◆ **EXERCISE INPUT**
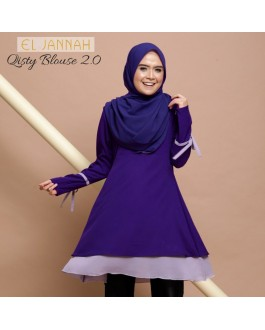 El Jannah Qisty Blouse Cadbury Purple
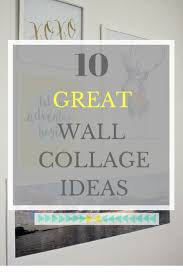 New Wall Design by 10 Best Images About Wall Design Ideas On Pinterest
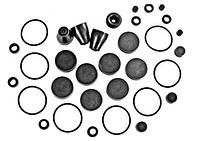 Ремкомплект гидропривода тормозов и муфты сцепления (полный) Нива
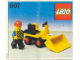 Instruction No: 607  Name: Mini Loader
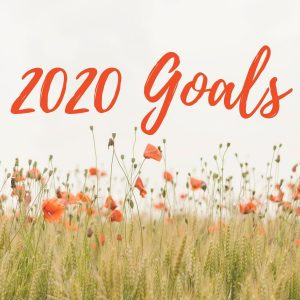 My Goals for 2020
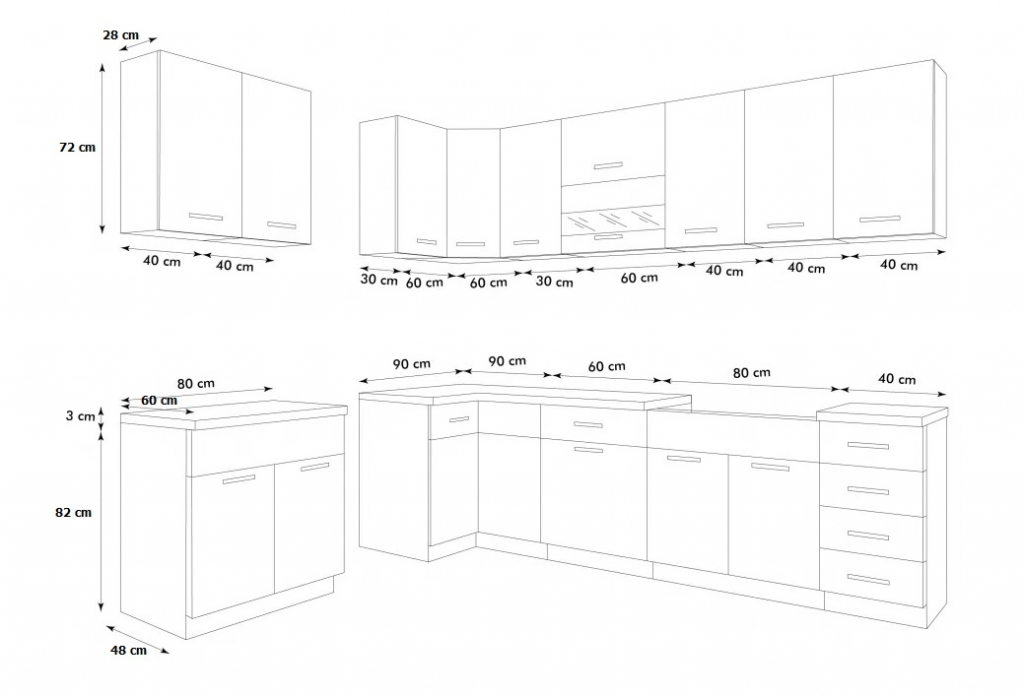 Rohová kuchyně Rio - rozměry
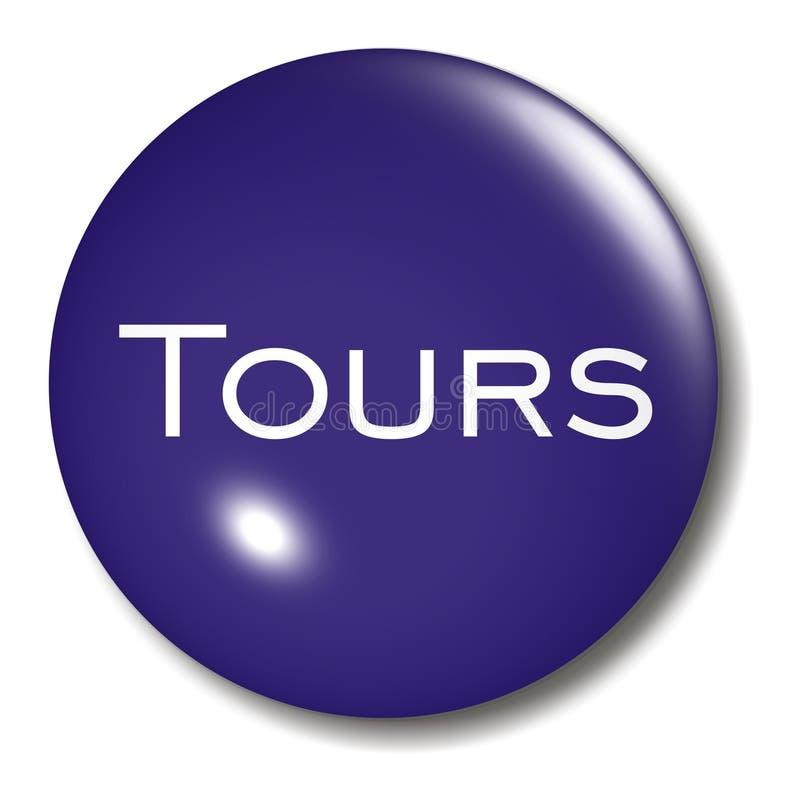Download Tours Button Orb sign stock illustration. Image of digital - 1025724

◆ **HOW TO COMPLETE THIS TASK**
None of the pictures should be copied, but every record above must be returned exactly.

◆ **FINISHED EXERCISE**
 El Jannah Qisty Blouse Cadbury Purple
 New Wall Design by 10 Best Images About Wall Design Ideas On Pinterest
 Ремкомплект гидропривода тормозов и муфты сцепления (полный) Нива
 Instruction No: 607  Name: Mini Loader
 My Goals for 2020
 Rohová kuchyně Rio - rozměry
Download Tours Button Orb sign stock illustration. Image of digital - 1025724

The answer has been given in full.